I always underestimated the value of the winding path, thought that it made me lesser because I hadn't honed in on exactly what I wanted to do and gone straight for it. But its actually an advantage I think now.

 

And whatever cr@p's happening in my life now, its still my life, its in my control how I see it and I choose to laugh while dripping head to toe in toddler vomit ( I literally did laugh- then gag- then laughed some more).

 

And your recipe for a successful relationship and long marriage Gunny- that's really what i want. I didn't just give my virginity away to any d@mn one (even if 14 years later he turned out to be f**ktard) why would I disrespect myself in a sexual sense now? Or anymore than I had been by continuing to sleep with X... I try to intellectualise and be all cool about it but at the end of the day I don't think i can really do 'casual sex' if such a thing really exists... why would I want to turn what should be an emotional act into just a pleasant way to scratch of an itch? (But in a week or so I may feel differently- I'm a bit up/ down on this depending on my hormones/ mood.)

 

It doesn' t help that even when I've been spewie lady for six hours X still wants sex (he came here to watch our son while I was sick and then he got sick too) - I told him I was too tired to even think about, he replied that asking was about as much as he could manage. (I file this sort of thing mentally as: X is a man, men always want sex). No I haven't had sex with him recently.
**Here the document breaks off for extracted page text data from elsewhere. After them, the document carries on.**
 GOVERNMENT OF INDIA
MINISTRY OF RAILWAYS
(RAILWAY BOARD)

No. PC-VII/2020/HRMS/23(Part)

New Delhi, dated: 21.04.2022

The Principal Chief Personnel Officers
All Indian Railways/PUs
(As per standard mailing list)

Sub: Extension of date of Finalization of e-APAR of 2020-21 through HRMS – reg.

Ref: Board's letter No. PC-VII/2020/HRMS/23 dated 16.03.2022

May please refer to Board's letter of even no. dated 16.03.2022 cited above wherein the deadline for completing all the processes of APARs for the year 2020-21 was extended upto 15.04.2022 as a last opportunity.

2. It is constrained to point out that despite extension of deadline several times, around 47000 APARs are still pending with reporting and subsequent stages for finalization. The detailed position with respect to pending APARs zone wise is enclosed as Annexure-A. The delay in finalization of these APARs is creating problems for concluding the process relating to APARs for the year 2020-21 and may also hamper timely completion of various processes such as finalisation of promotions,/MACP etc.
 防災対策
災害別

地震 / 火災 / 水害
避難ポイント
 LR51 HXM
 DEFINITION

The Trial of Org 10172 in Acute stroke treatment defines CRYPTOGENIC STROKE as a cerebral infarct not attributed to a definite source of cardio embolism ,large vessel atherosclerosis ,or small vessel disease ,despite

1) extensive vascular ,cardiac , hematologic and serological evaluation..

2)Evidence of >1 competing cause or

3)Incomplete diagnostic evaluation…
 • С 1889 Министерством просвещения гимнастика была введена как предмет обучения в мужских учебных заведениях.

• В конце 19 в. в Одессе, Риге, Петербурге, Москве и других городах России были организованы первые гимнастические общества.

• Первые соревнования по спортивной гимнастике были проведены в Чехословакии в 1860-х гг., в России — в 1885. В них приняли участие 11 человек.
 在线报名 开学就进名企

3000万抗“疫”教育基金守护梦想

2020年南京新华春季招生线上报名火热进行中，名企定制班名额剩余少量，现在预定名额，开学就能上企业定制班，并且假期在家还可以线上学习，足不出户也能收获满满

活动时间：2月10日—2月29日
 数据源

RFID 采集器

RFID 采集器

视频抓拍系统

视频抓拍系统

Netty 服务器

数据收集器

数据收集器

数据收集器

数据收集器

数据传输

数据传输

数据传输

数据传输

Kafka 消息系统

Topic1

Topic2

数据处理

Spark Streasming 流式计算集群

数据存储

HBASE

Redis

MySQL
I'm being a very good girl. So good I can hear convent bells...

 

This reply was much better but my cat knocked my cords and I lost some sparkling gems of thoughts, now I'm too tired to get them back.

 

 

Take it to the limit! Live "Life" to its top! Everyday is worth living it to its fullest, to its "top" Life's worth living! I see it in my Grandson's eyes! His awwaaa's his wow's and gezz's!

 

I've made it to the otherside of where you're at! Its a bitch getting to the otherside. But its worth the journey!

 

I'm finally to the point to where I'm not living to work, but working to live! I've gone and caught my azz a bus to Mexico. I live in Margaretivlle. Everyday's a festivle~ everyday a holiday ~ everyday's a feast!

 

Its been Hell getting here! But I've finally arrived! I'm settled! I'm content! I'm happy! IN and with myself! With my life!

 

I'd like to find someone where its not just about sex! Someone that makes me laugh, smile ~someone who's my friend! Someone who compliments me? Makes me a better " me!